4 C. What could go wrong for Central Banks? The last 15 years have been very successful for most economies, inflation targetry and operationally independent CBs. But could there be a problem of ‘democratic legitimacy’, especially if interacting with slower growth? Problem for ESCB especially? Is there any analogy between judicial independence and CB operational independence?

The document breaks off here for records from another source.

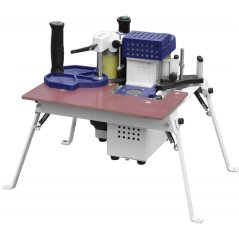 Olepovačka ruční EBM50A nový model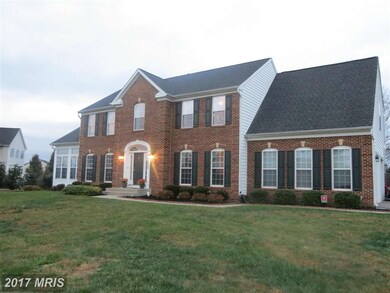 19352 Paradise Manor Dr, Hagerstown, MD 21742 - photo 2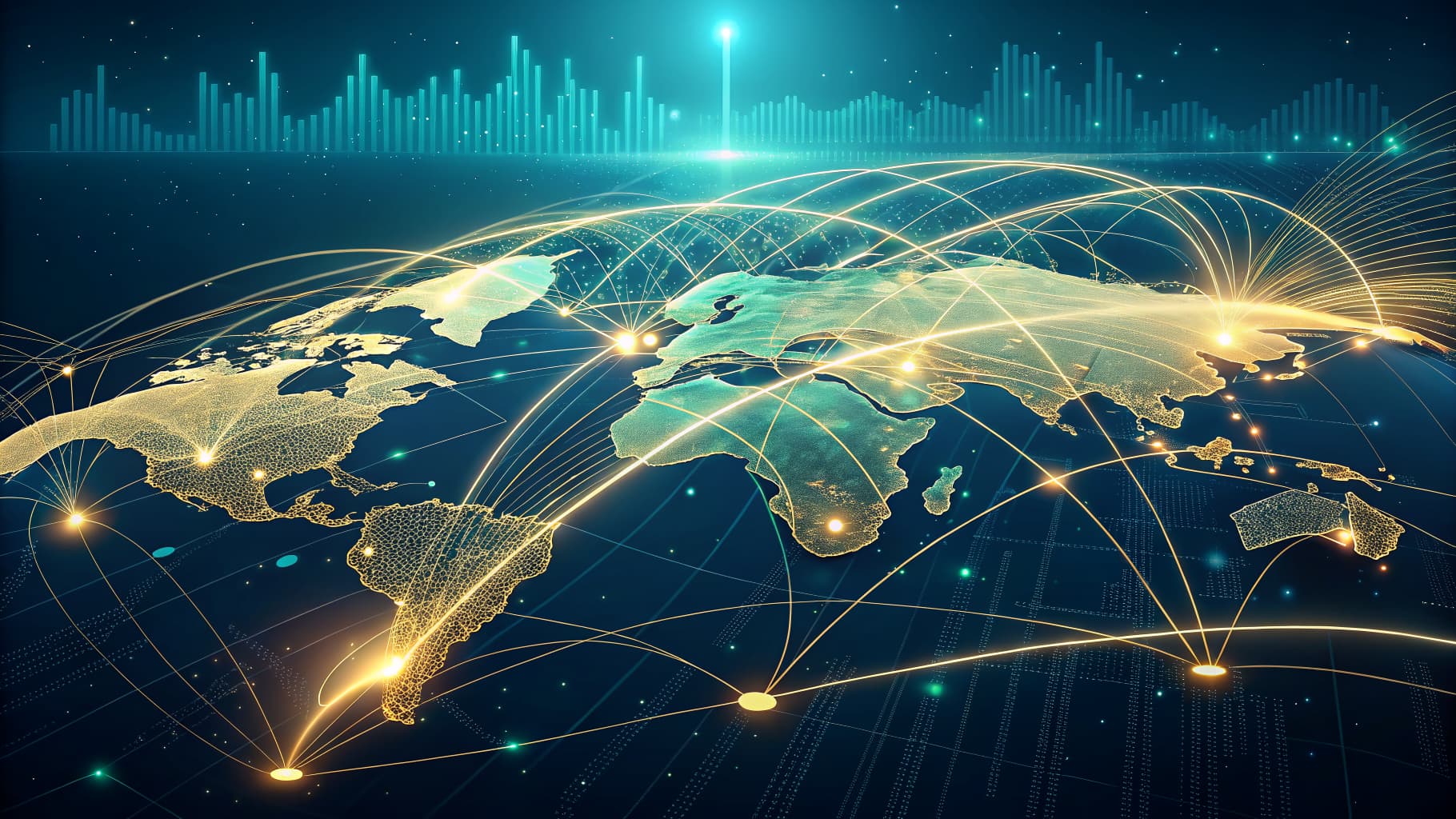 Master Recording Rights vs Publishing Rights: Understanding Music Ownership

5 External Stability A more difficult issue. No generally accepted model of determination of the exchange rate. Transmission mechanism used to be that raising interest rates appreciated the currency. Now, with more equity-based capital flows, not so sure. Also general decline in pass-through. Washington consensus:- a) focus on domestic price stability; b) remove exchange controls on international capital flows; c) float freely, except for small countries. Experience of 1997/1998 Asian crisis weakened support for this view, especially in countries borrowing in foreign currencies, and subject to ‘sudden stops’.

6 In Asia since 1998:- 1. effectively pegged exchange rates; 2. reluctance to relax outward exchange controls; 3. export-led expansion; 4. massive build-up of $ reserves. Results in imbalances, some slight inflationary pressures. Where now, following China’s policy change? A different perspective in major industrialised countries. Even so, concern about the fickle volatility of exchange rates. An advantage of the euro is that it stabilizes a participant’s effective real rate. Could intervention do the same?

7 Systemic Stability A. Managing the Reserve Base, the Payments System and the Money Market When initially founded, CBs have had strong government support. Hence becomes most powerful Bank in country. So other banks hold balances at CB as reserves, and seek borrowing rights. CB manages payments system and crises via Lender of Last Resort, and also becomes central repository of international reserves. Leads on to need to make interest rate effective, via open market operations. No serious challenge via e-money and IT.

8 B. Banking Supervision CB’s role gives it some information on commercial bank positions, but rivalry between CB and commercial banks. More concern with quality of the paper discounted (Real Bills doctrine) than with the health of bank seeking support. Patchy supervision prior to 1930s. Then from 1930 till 1970 financial repression. When liberal reforms in 1970s led to recurrence of financial crises, CBs stepped into vacuum, because only they could co-operate, via Basel Committee on Banking Supervision (BCBS), to write soft law.

9 But leading role of CBs short-lived: (i) Universal banks led to calls for a single unified financial regulator. This could be the CB, but arguments against this. Separation of FSA and CBs leads to problems of co-operation both within, and even more, between countries. Uncertain what will happen.

10 Conclusions A. Domestic Price Stability: A successful consensus. B. External Stability: Limited understanding and unhelpful volatility in practice. C. Systemic Financial Stability: Some functions firmly maintained and well-functioning; but problems of organising and co-ordinating responsibilities for financial supervision and crisis management remain.